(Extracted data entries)

-- -- --

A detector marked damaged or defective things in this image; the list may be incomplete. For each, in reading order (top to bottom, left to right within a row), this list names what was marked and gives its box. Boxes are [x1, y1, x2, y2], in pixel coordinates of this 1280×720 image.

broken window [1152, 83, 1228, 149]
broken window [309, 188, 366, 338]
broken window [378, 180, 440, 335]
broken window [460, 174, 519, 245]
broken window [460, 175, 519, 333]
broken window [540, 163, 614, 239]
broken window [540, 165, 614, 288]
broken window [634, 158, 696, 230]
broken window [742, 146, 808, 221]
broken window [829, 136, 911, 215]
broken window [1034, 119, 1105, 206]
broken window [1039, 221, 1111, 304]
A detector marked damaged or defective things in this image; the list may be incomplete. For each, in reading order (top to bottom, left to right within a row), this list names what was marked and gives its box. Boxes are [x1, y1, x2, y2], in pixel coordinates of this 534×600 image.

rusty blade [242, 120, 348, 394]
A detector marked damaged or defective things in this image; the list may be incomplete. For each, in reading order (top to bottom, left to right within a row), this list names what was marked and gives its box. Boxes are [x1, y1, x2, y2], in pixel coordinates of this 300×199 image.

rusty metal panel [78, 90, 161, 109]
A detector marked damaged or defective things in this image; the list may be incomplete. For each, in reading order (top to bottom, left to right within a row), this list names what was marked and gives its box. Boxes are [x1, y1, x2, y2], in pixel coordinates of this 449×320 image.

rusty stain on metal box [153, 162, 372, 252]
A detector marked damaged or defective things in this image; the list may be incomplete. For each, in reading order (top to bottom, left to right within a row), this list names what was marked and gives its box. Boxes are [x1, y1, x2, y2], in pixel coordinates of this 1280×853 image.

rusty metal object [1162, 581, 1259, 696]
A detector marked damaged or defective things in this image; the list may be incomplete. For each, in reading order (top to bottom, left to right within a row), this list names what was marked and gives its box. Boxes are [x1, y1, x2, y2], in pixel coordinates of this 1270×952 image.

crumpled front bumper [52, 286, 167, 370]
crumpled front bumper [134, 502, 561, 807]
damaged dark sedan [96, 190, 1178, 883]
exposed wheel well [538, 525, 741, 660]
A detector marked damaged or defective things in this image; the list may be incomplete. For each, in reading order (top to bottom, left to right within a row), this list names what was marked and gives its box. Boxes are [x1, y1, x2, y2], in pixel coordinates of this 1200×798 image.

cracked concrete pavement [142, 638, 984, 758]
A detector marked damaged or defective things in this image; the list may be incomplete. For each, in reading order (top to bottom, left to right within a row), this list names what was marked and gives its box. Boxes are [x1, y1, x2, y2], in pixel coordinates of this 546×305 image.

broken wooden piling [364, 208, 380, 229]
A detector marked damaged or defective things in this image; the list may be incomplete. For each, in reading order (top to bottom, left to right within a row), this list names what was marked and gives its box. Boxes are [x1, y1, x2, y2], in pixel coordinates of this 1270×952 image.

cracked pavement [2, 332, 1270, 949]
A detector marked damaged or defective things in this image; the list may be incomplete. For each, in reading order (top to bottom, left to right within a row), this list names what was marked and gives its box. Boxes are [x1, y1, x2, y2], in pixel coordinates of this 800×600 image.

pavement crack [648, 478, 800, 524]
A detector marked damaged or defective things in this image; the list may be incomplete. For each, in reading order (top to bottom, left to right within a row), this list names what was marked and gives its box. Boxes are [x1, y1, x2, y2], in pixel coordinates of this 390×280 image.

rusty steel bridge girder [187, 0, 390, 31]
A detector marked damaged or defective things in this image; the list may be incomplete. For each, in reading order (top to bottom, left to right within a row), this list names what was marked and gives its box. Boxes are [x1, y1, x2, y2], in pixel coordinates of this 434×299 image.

-- -- --

THE TASK: Would you repeat all of the entries exactly?

SOLUTION TO THE EXERCISE:
A detector marked damaged or defective things in this image; the list may be incomplete. For each, in reading order (top to bottom, left to right within a row), this list names what was marked and gives its box. Boxes are [x1, y1, x2, y2], in pixel coordinates of this 1280×720 image.

broken window [1152, 83, 1228, 149]
broken window [309, 188, 366, 338]
broken window [378, 180, 440, 335]
broken window [460, 174, 519, 245]
broken window [460, 175, 519, 333]
broken window [540, 163, 614, 239]
broken window [540, 165, 614, 288]
broken window [634, 158, 696, 230]
broken window [742, 146, 808, 221]
broken window [829, 136, 911, 215]
broken window [1034, 119, 1105, 206]
broken window [1039, 221, 1111, 304]
A detector marked damaged or defective things in this image; the list may be incomplete. For each, in reading order (top to bottom, left to right within a row), this list names what was marked and gives its box. Boxes are [x1, y1, x2, y2], in pixel coordinates of this 534×600 image.

rusty blade [242, 120, 348, 394]
A detector marked damaged or defective things in this image; the list may be incomplete. For each, in reading order (top to bottom, left to right within a row), this list names what was marked and gives its box. Boxes are [x1, y1, x2, y2], in pixel coordinates of this 300×199 image.

rusty metal panel [78, 90, 161, 109]
A detector marked damaged or defective things in this image; the list may be incomplete. For each, in reading order (top to bottom, left to right within a row), this list names what was marked and gives its box. Boxes are [x1, y1, x2, y2], in pixel coordinates of this 449×320 image.

rusty stain on metal box [153, 162, 372, 252]
A detector marked damaged or defective things in this image; the list may be incomplete. For each, in reading order (top to bottom, left to right within a row), this list names what was marked and gives its box. Boxes are [x1, y1, x2, y2], in pixel coordinates of this 1280×853 image.

rusty metal object [1162, 581, 1259, 696]
A detector marked damaged or defective things in this image; the list may be incomplete. For each, in reading order (top to bottom, left to right within a row), this list names what was marked and gives its box. Boxes are [x1, y1, x2, y2], in pixel coordinates of this 1270×952 image.

crumpled front bumper [52, 286, 167, 370]
crumpled front bumper [134, 502, 561, 807]
damaged dark sedan [96, 190, 1178, 883]
exposed wheel well [538, 525, 741, 660]
A detector marked damaged or defective things in this image; the list may be incomplete. For each, in reading order (top to bottom, left to right within a row), this list names what was marked and gives its box. Boxes are [x1, y1, x2, y2], in pixel coordinates of this 1200×798 image.

cracked concrete pavement [142, 638, 984, 758]
A detector marked damaged or defective things in this image; the list may be incomplete. For each, in reading order (top to bottom, left to right within a row), this list names what was marked and gives its box. Boxes are [x1, y1, x2, y2], in pixel coordinates of this 546×305 image.

broken wooden piling [364, 208, 380, 229]
A detector marked damaged or defective things in this image; the list may be incomplete. For each, in reading order (top to bottom, left to right within a row), this list names what was marked and gives its box. Boxes are [x1, y1, x2, y2], in pixel coordinates of this 1270×952 image.

cracked pavement [2, 332, 1270, 949]
A detector marked damaged or defective things in this image; the list may be incomplete. For each, in reading order (top to bottom, left to right within a row), this list names what was marked and gives its box. Boxes are [x1, y1, x2, y2], in pixel coordinates of this 800×600 image.

pavement crack [648, 478, 800, 524]
A detector marked damaged or defective things in this image; the list may be incomplete. For each, in reading order (top to bottom, left to right within a row), this list names what was marked and gives its box. Boxes are [x1, y1, x2, y2], in pixel coordinates of this 390×280 image.

rusty steel bridge girder [187, 0, 390, 31]
A detector marked damaged or defective things in this image; the list may be incomplete. For each, in reading order (top to bottom, left to right within a row), this list names what was marked and gives its box. Boxes are [x1, y1, x2, y2], in pixel coordinates of this 434×299 image.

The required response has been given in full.